One of the challenges in accurate oil spill predictions is the availability of high quality forecast data, specifically for winds and currents (Gilbert (1998)). A key issue in oil spill modelling is that data from a specific wind station or current meter is of limited value since it does not provide a forecast and it only provides data for a very localized region. Oil tends to move quite quickly and can cover large areas. Current data is even more difficult to obtain; current meters are site-specific and provide no forecast. Technology such as high frequency (HF) radar now allows for larger areas of water to be observed for surface currents. However, HF Radar does not have a forecast component, although analysis tools such as the Short Term Predictive System (STPS) add some forecast capabilities to HF Radar observations in tidal regimes (O’Donnell et al. (2005)).

A variety of web sites provide weather forecasts, primarily winds. Global winds, observations and forecasts, are often available from commercial sites that meet the needs of surfers such as the sites www.weatherflow.com, www.windguru.com, and weatherunderground.com. These are valuable sources of information and their data can be entered manually into the OILMAP system using specialized wind data entry tools (Fig. 1).

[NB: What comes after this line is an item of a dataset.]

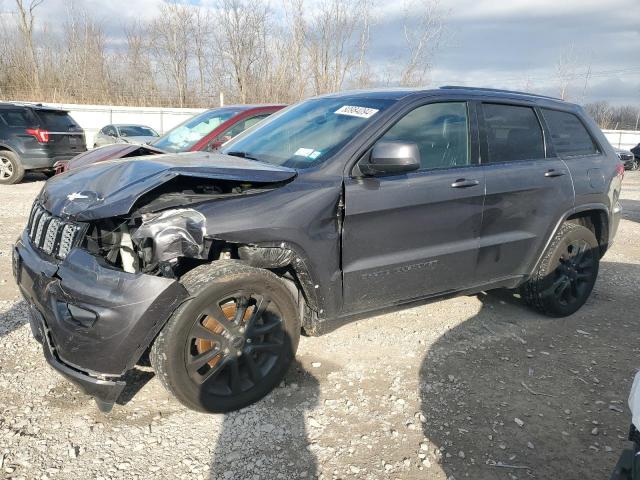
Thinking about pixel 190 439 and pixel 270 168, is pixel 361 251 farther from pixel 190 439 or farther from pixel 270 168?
pixel 190 439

Manually entering wind or current data during a spill response is error-prone and time-consuming. The next generation of model tools allows for direct access to data servers that automatically provide global, national, and regional wind and current forecasts. The server can also provide observation data from in-situ observations, radar, and satellites. The COASTMAP Environmental Data Server (EDS) is now used by the U.S Coast Guard for national and international U.S Coast Guard search & rescue operations with the SAROPS tool, and other maritime agencies such as Maritime New Zealand (MNZ), the U.S. Navy, and the oil industry use this technology.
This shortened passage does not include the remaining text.